= What is being asked =
Exact reproduction is required for the lines below starting at the line with "Níveis de referência - ( Benchmark levels )" and ending at the line with "vonvonIQテスト答え7-図解", both included. No other lines, and no pictures.

= Available records =

=== Section Start ===

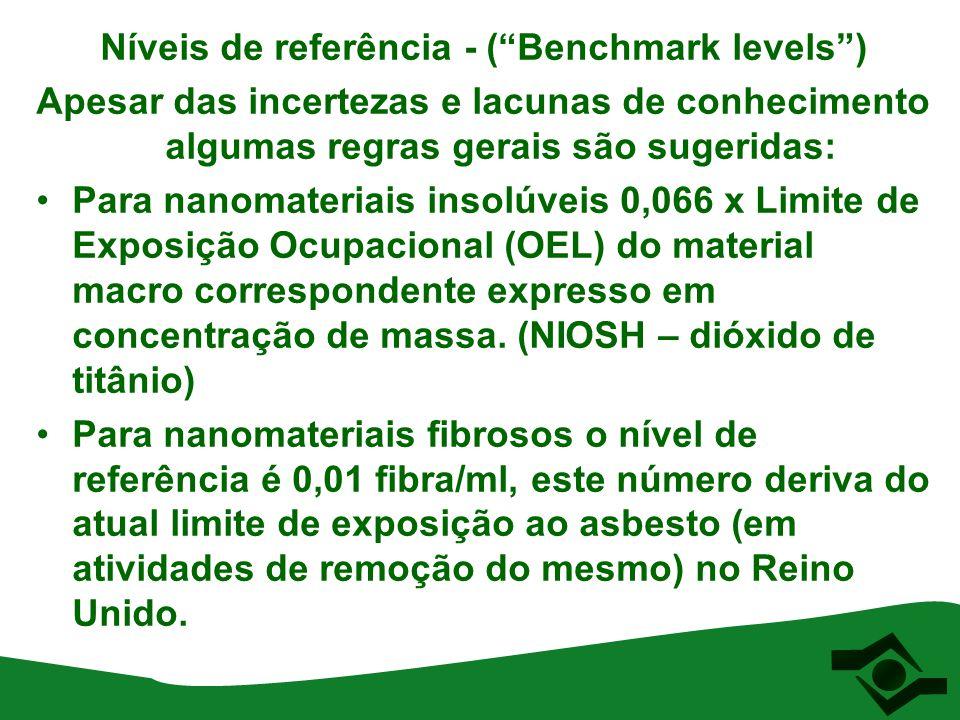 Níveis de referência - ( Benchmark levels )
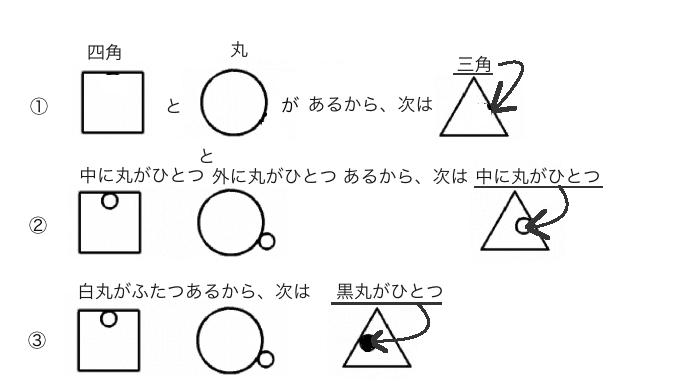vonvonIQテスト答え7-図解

=== Section End ===
=== Section Start ===

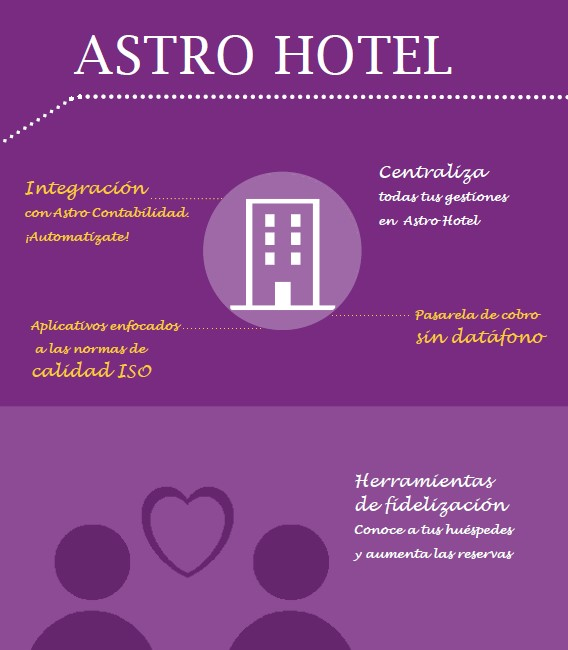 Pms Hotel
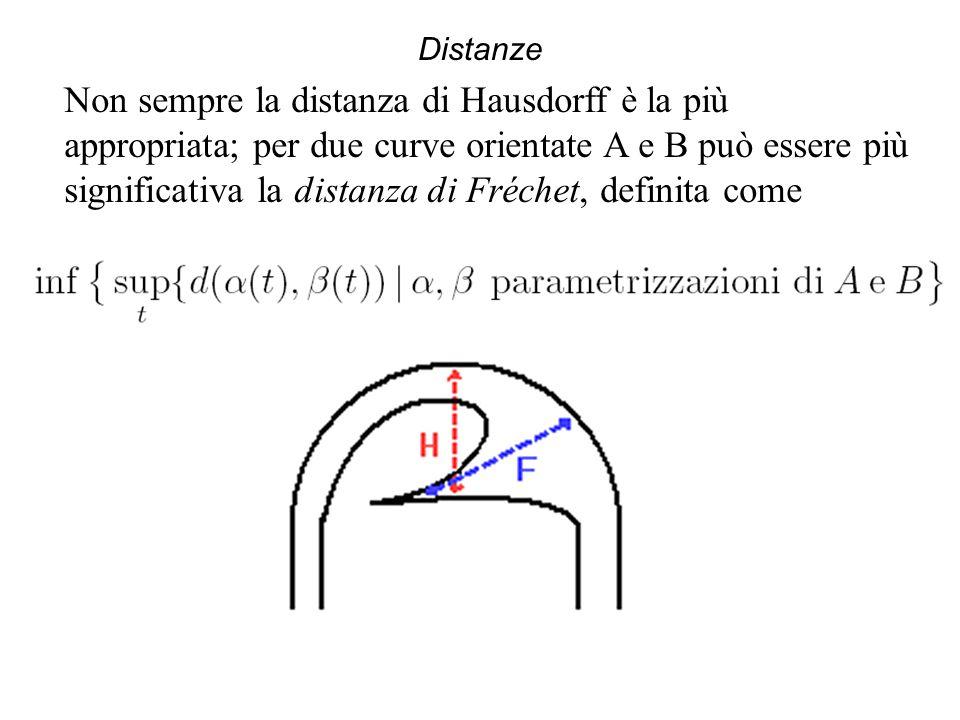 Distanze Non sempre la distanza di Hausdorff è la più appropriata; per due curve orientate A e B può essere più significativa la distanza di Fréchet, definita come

=== Section End ===

= Exercise response =
 Níveis de referência - ( Benchmark levels )
vonvonIQテスト答え7-図解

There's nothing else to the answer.